Recorded data -
══════════════════════════════

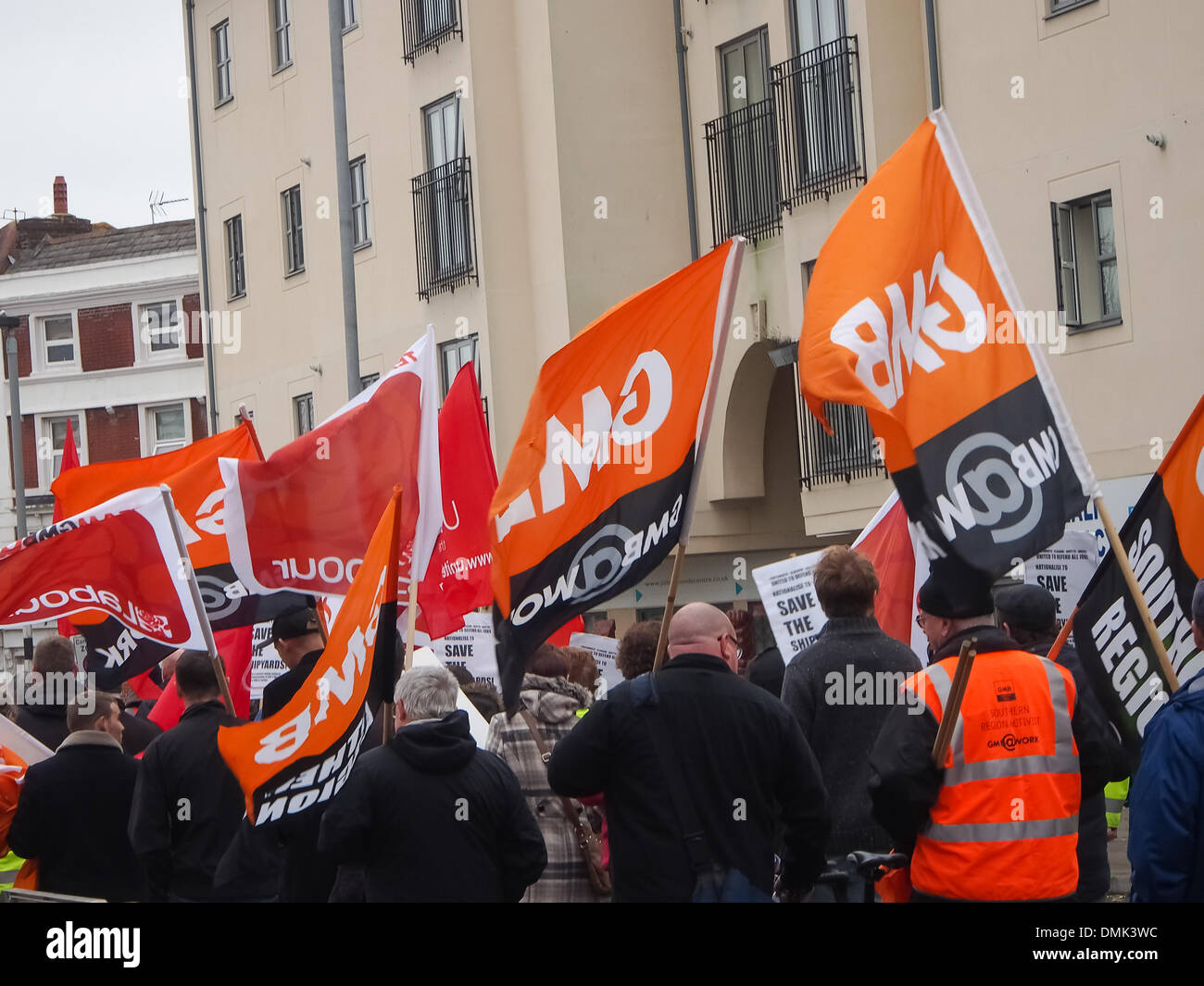 Portsmouth, UK. 14th December 2013. Hundreds of BAE workers protest against the possible closure of the BAE shipbuilding facility. Trade unions were heavily represented at the Protest with many workers carrying union banners and flags Credit:  simon evans/Alamy Live News - Stock Image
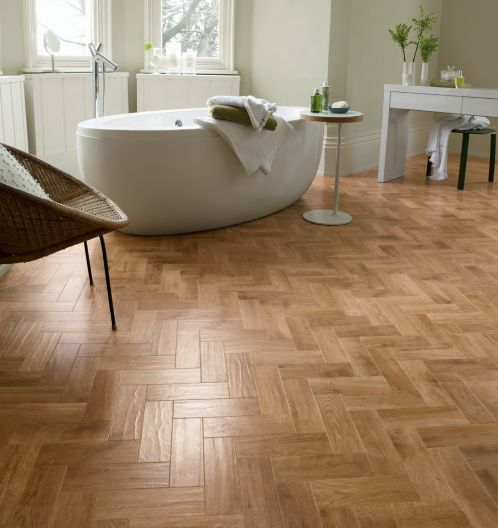 Blond oak parquet Karndean flooring.  Karndean gives you a wood looking floor in your bathroom but without the worry of water damage.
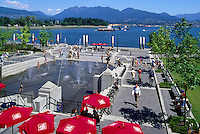 """Mill Marine Bistro - an Outdoor Restaurant Cafe with Red Sun Umbrellas, and Children playing at Water Park, along Waterfront at """"Coal Harbour"""", in the """"West End"""" of Vancouver, British Columbia, Canada, in Summer.  The North Shore Mountains (Coast Mountains) rise in the background."""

══════════════════════════════

What you should do - Could the lines from the top of the material through the line with "Blond oak parquet" be repeated exactly, pictures left out?

Response to this task -
 Portsmouth, UK. 14th December 2013. Hundreds of BAE workers protest against the possible closure of the BAE shipbuilding facility. Trade unions were heavily represented at the Protest with many workers carrying union banners and flags Credit:  simon evans/Alamy Live News - Stock Image
 Blond oak parquet Karndean flooring.  Karndean gives you a wood looking floor in your bathroom but without the worry of water damage.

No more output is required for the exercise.